Excerpted text
··········
The most popular arbitration institution is the Lebanese Arbitration Centre of the Chamber of Commerce, Industry and Agriculture of Beirut and Mount Lebanon, which administers national and international arbitrations under its own rules that were inspired by the 1998 ICC Rules.
Recently, the Beirut Bar Association established the Lebanese and International Arbitration Centre (LIAC-BBA), whose modern rules are in line with international arbitration practices.
It is worth noting that the International Chamber of Commerce and the Chartered Institute of Arbitrators also operate through their national committee (ICC) or local branch (CIArb).
The courts’ supportive and liberal arbitration policy
Following in the footsteps of French doctrine and jurisprudence, the Lebanese courts have proven to be lenient and innovative in their endeavour to uphold the arbitration agreements and awards.
··········
What needs to be done
List every organization named in the arbitration text, one per line.

Data
··········
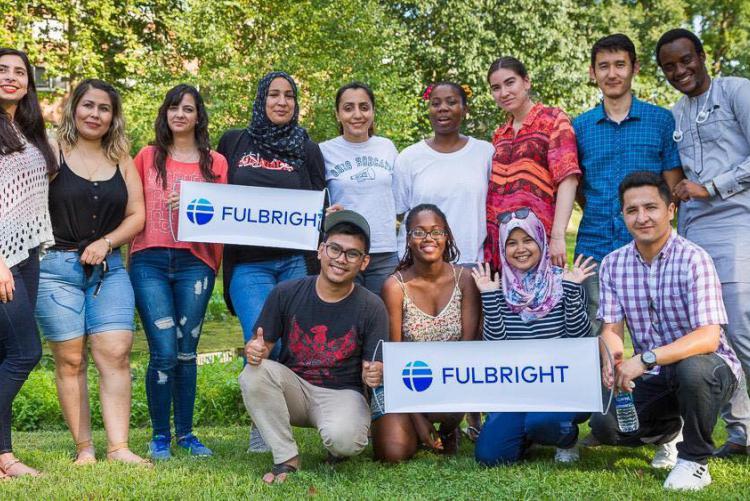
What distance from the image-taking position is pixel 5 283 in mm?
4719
··········
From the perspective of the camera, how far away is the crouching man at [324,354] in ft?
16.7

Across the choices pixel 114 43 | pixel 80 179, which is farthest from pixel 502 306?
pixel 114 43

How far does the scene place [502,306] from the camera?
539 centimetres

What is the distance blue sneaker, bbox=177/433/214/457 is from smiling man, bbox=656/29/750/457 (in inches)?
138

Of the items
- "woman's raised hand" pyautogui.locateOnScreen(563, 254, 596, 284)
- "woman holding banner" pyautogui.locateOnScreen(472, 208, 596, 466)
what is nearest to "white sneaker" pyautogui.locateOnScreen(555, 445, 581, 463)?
··········
Full answer
Lebanese Arbitration Centre
Chamber of Commerce, Industry and Agriculture of Beirut and Mount Lebanon
Beirut Bar Association
Lebanese and International Arbitration Centre (LIAC-BBA)
International Chamber of Commerce (ICC)
Chartered Institute of Arbitrators (CIArb)